What to Expect When Expecting…A Puppy


Our dog, Petey, was about 1 ½ years old when we adopted him. Our cat, Harley, was about 1 when we took him home from the animal shelter. When Petey was about 12, we thought that if we brought a puppy into the house it would energize the little old man and also be a nice addition to the family.

When we picked up Sadie, she was 9 weeks old and a total fluff ball. I had done research online as to how to care for a puppy and I can tell you now that I was not fully prepared. Here’s what I learned that I hope will help you, should you opt to add a fur baby to your family.


Before you bring the puppy home, you should have handy the following items:

  • A crate or cage. It will act as her safe haven – a place she can sleep in and hang out in for down time. We chose to purchase a large crate that she would eventually grow into, and sectioned off enough space for her to comfortably stand up and turn around in. We did so knowing that dogs will not “dirty” where they sleep, but if they have some extra room they may do so. Definitely section off!
  • A collar and a leash. You can go crazy with the different styles of collars and leashes. Pick whatever fancies you, but know that more than likely they will grow out of it sooner than later.
  • Chew toys. This is a MUST! I don’t recommend rawhide as it as been known to, in rare occasions, pierce the interior lining of their stomach. I love bully sticks (try to get the unscented variety as the other ones can be quote fragrant).
  • Puppy food. Do your research when it comes to dog food. Everyone has their favorite, but try to stick to one kind.
  • Water and food bowls


Bringing the puppy home:

  • Bring a towel or blanket to hold the puppy in on the car ride home.
  • Talk to the puppy to try and soothe him/her. Sadie was shaking in my lap on the ride home, so I tried to distract her as best I could.


Once home:

  • Try to plan on being home with the puppy for the first 3 – 4 days. This was Sadie’s first time away from her mother and siblings, so you can only imagine how frightened she must have been!
  • Being home with her helped with house training. I took her out every 35-40 minutes while we were home. I would take her to the same place in the yard each time, and stay there until she does her “business” – gifting her with a reward afterwards.
  • Be diligent about staying on a schedule of taking her out – I promise they will remind you in a not so funny way if you do not.
  • Take the puppy for its health checks at the veterinarian.
  • Make sure not to leave anything lying around that the puppy can chew on and/or eat. Examples include LEGOs, shoes, CDs – you get the idea.
  • Be sure to keep the chew toys handy, as you don’t want the puppy to mistake your dining room table for a bone.
  • Should the puppy have an accident inside the home – and this is very common – make sure you have the proper cleaning aids available. If she soils on the tile or linoleum floor, thoroughly clean the area.
  • If she soils on the carpet, try to get up as much of the mess as you can. You can purchase some at-home carpet cleaners, but ultimately you are going to have to call in the experts. Unfortunately this is bound to happen.
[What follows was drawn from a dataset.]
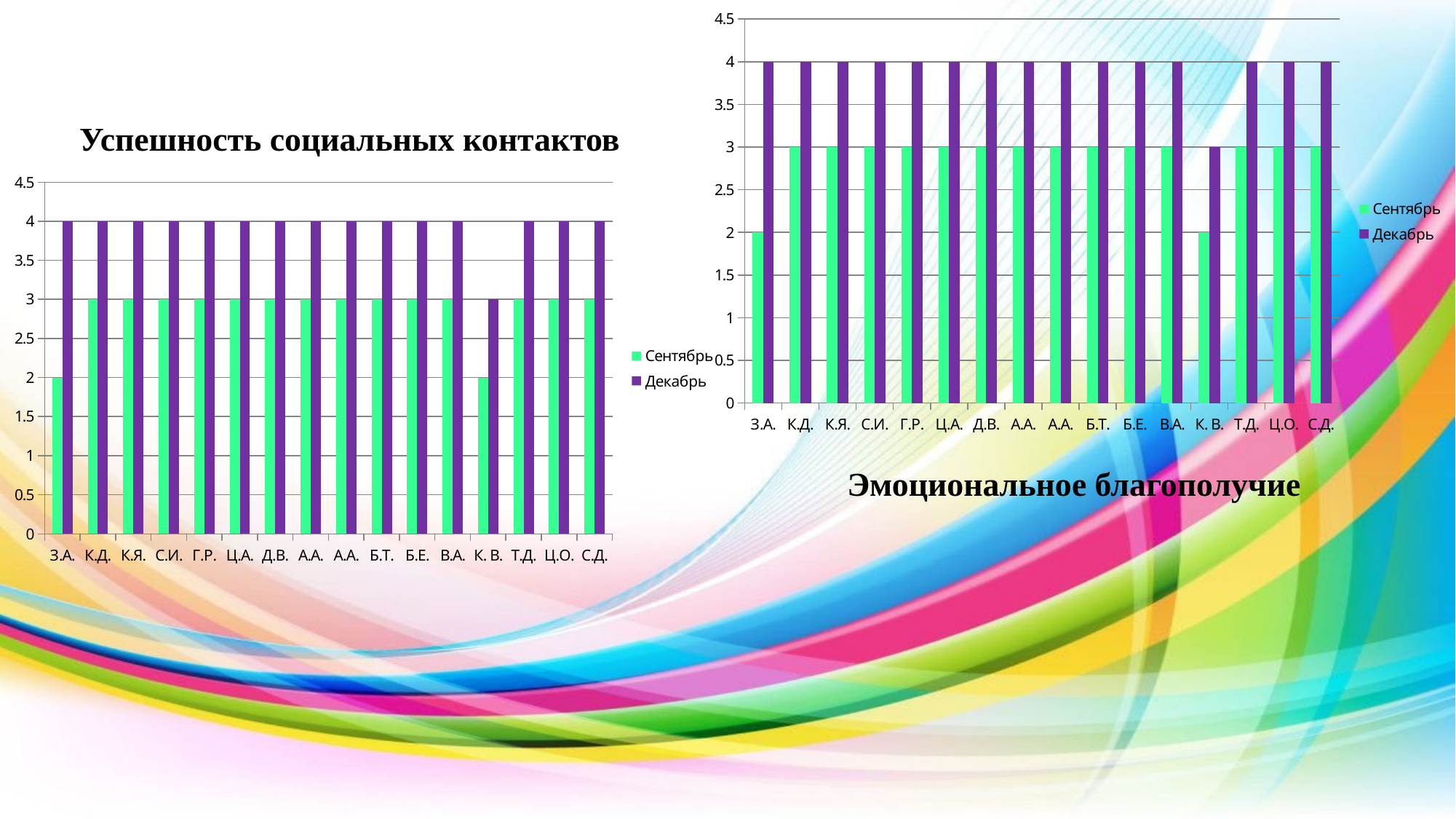
In the chart 'Успешность социальных контактов', how many series does the legend list? 2 In the chart 'Эмоциональное благополучие', which category has the lowest Декабрь value? К.В. In the chart 'Успешность социальных контактов', what is the value for К.В. in the Декабрь series? 3 What kind of chart is 'Успешность социальных контактов'? bar chart In the chart 'Успешность социальных контактов', how many categories are shown on the x axis? 16 In the chart 'Эмоциональное благополучие', is the Сентябрь value for С.Д. greater or less than 2.5? greater In the chart 'Успешность социальных контактов', what is the value for З.А. in the Сентябрь series? 2 In the chart 'Эмоциональное благополучие', what is the value for Т.Д. in the Декабрь series? 4 In the chart 'Эмоциональное благополучие', what is the difference between the Декабрь and Сентябрь values for З.А.? 2 In the chart 'Эмоциональное благополучие', which colour represents the Декабрь series? purple In the chart 'Эмоциональное благополучие', what is the value for К.В. in the Сентябрь series? 2 In the chart 'Успешность социальных контактов', which is larger for К.Д.: the Сентябрь value or the Декабрь value? Декабрь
Good Luck with Your New Puppy!

Puppies are a handful, something my husband and I did not anticipate. Sadie has been with us for 6 years now, and even though the first year (or so) was a bit tough, I wouldn’t change it for anything!


  1. Thank you for sharing the article. I always dreaming of having a puppy some day, but I have never really taken care of a puppy on my own, it’s not easy for me. The tips will help me much.